- **PROBLEM STATEMENT**: Express the rows from the line containing "Gravity-wise, is pixel" through the end of the rows as a two-column CSV with the headers text and answer, one line per row. Quote every field and replace any line breaks inside a field with spaces.

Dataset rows
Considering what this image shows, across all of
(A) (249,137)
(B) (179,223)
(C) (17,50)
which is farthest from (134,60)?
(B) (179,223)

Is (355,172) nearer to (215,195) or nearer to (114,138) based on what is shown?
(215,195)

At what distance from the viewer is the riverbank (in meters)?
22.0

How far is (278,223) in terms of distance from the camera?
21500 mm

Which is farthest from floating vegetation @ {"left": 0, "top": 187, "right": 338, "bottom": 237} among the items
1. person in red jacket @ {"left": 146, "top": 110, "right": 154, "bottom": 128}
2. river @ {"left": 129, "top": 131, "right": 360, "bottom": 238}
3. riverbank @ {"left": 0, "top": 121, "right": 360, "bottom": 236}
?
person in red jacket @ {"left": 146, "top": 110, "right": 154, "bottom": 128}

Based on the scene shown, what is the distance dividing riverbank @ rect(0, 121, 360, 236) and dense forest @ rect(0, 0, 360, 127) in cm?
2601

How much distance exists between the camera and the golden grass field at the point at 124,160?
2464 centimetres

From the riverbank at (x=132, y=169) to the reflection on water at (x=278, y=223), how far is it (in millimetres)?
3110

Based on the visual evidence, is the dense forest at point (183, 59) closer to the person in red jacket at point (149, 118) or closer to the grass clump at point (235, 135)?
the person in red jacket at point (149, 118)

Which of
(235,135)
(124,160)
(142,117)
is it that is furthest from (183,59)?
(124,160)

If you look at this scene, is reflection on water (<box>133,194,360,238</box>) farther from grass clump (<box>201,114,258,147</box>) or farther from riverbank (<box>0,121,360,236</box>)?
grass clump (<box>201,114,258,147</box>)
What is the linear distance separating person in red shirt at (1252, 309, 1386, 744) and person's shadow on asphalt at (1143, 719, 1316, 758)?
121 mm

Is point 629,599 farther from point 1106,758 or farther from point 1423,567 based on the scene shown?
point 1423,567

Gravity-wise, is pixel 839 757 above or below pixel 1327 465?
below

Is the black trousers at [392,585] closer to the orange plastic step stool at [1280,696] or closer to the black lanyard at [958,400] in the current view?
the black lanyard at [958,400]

- **SOLUTION BELOW**:
text,answer
"Gravity-wise, is pixel 839 757 above or below pixel 1327 465?","below"
"Is the black trousers at [392,585] closer to the orange plastic step stool at [1280,696] or closer to the black lanyard at [958,400] in the current view?","the black lanyard at [958,400]"